We named our rabbits Fiver and Bigwig after the leading characters in Watership Down, Richard Adams' epic story of rabbit society. Fiver died several years ago, and Bigwig passed on over the semester break. These pets and their cousins out in natural meadows have inspired hundreds of literary characters over the years. From Bre'r Rabbit to Peter Rabbit to the March Hare, Little Bunny Foo-Foo, and Bugs Bunny, the rabbit is a species well inculcated to American culture. They are one of the most popular animals around.
Despite humankind's fascination with bunnies, rabbit-watching has never caught on as an activity due to the fact that rabbits are rather difficult to find. Birds, in contrast, are seen every day, often in exposed vantages on tree limbs and rooftops. Rabbits stay hidden under bushes and in burrows, and come out only when people are sufficiently scarce. Seeing one, therefore, is all the more special.

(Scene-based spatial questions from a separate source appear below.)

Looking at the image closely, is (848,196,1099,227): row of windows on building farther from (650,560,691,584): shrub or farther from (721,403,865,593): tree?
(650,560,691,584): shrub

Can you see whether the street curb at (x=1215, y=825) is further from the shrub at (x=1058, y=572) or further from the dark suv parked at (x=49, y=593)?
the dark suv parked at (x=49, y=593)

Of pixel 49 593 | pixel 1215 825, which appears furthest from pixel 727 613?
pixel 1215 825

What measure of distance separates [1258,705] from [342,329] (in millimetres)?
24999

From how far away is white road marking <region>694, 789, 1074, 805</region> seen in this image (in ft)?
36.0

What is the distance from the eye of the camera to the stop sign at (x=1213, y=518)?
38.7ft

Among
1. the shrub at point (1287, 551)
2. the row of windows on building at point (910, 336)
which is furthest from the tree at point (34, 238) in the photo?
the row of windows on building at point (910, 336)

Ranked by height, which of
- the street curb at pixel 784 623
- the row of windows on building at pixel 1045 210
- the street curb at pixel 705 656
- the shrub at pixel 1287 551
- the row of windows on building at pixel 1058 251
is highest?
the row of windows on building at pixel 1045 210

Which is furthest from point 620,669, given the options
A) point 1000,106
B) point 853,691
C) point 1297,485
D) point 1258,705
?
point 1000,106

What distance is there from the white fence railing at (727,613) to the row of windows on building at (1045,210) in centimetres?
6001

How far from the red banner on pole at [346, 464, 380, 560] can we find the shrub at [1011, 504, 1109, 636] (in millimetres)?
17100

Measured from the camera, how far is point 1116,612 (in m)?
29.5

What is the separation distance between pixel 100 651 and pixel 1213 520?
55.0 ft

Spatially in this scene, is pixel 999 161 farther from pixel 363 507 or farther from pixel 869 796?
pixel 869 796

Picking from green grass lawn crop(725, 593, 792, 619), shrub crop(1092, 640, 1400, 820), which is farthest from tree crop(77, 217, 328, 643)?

Even if you don't actually see a rabbit, you can tell if they have been there before. The small, woody sprigs they eat are cut off cleanly and at an angle. You can differentiate these from sprigs eaten by deer, which will be raggedly torn, a consequence of the deer's lacking upper incisors. Rabbits will also strip trees of their bark to a height of three to four inches when snow cover is deep, but you are unlikely to find that situation ever happening around Williamsburg.

Their droppings are small dark pea-sized and -shaped pellets, often found in piles. Rabbits also excrete equivalently sized green droppings, but they use these in the act of coprophagia: They re-consume the soft green droppings to digest them anew and absorb any nutrients that they might have missed the first time around. While coprophagia might seem nauseating to some people, it actually seems to work quite well for the rabbits. By any accounts, these are a very successful group of animals.

One reason rabbits are so successful is their habit of producing fantastic numbers of offspring. Within hours after giving birth to a litter of up to nine young, the female is pregnant again, and can produce up to four litters each summer. This means that, if no young died, a pair of rabbits and their offspring could produce 350,000 rabbits in five years!

Of course, many young do die, and the population remains fairly constant (if the habitat isn't destroyed). Few rabbits live for more than a year, as a matter of fact. Rabbits are a main link in many food chains; Many native animals, including humans, eat them.
When rabbits were introduced to Australia several decades ago, the lack of natural predators there allowed the rabbit population to explode. More and more rabbits ate more and more food, and soon there wasn't enough left for native species such as the kangaroo. Australia is currently engaged in an expensive and time-consuming program that has as its goal the extermination of the introduced rabbits.

In the U.S., killing rabbits isn't such a necessity, but it is often viewed as good sport. The epitome of adorably harmless is often viewed through crosshairs.

So, when you encounter a rabbit munching grass in the Sunken Gardens some evening, cherish the sight. As Williamsburg's forests are replaced with outlet malls, rabbits will get more and more rare.